- **Task details**:
According to the forum thread excerpt, which APIs can handle errors with backslashdecode but require a length?

----- Extract provided

As I said in the commit, I'm not happy with either option. I don't like silently dropping metadata that is not valid unicode, and having it be either bytes or strings is less than ideal also.

wxs@wxs-mbp yara-python % cat test.py
import yara

rules = yara.compile(source=r'rule test { meta: a = "\x80" b = "foo" condition: true }')
print(list(rules)[0].meta["a"])

matches = rules.match("/bin/ls")
print(list(matches)[0].meta)
wxs@wxs-mbp yara-python % PYTHONPATH=build/lib.macosx-10.14-x86_64-3.7 python3 test.py
b'\x80'
{'a': b'\x80', 'b': 'foo'}
wxs@wxs-mbp yara-python %

@malvidin
Copy link
Contributor

The PyUnicode_DecodeUTF8 and other PyUnicode_Decode* APIs can handle the errors with backslashdecode, but those require a length.

I don't know the length is available, could be made available in the future, or if the result of the PyBytes_FromString has a length that could then be passed to PyUnicode_FromEncodedObject with backslashdecode error handling.

At this point, the way that YARA processes metadata strings makes "\x20" and " " identical, yara-python doesn't see the strings until after the escaping happens. In the long term, I would hope that YARA won't convert metadata strings like "\x00" and "\x80" into bytes, and accepts all other bytes except null. But that only decreases the likelihood of the issue, it doesn't not remove it.

----------
----- Entries shown

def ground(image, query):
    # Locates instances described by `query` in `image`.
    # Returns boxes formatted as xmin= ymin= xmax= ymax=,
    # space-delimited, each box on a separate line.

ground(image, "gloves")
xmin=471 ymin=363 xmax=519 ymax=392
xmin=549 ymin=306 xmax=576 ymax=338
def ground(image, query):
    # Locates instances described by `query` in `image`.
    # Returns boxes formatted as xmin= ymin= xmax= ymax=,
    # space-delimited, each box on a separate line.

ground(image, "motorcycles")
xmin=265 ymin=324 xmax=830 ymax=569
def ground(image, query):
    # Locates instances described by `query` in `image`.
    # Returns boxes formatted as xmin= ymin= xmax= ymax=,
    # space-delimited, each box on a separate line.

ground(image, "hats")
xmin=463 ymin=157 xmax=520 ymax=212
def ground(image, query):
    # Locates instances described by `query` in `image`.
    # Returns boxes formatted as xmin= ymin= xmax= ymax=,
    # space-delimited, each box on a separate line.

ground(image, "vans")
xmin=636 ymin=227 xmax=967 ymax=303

----------
----- Entries shown

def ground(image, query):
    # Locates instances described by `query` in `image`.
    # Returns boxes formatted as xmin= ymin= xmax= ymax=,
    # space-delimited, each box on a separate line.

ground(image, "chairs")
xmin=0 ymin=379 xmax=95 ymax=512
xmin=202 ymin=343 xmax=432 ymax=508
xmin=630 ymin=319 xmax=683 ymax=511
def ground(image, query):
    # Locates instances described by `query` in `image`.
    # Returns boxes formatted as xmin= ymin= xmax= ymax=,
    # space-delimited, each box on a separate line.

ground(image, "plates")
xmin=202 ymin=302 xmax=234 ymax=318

----------

- **Response**:
PyUnicode_DecodeUTF8 and the other PyUnicode_Decode* APIs.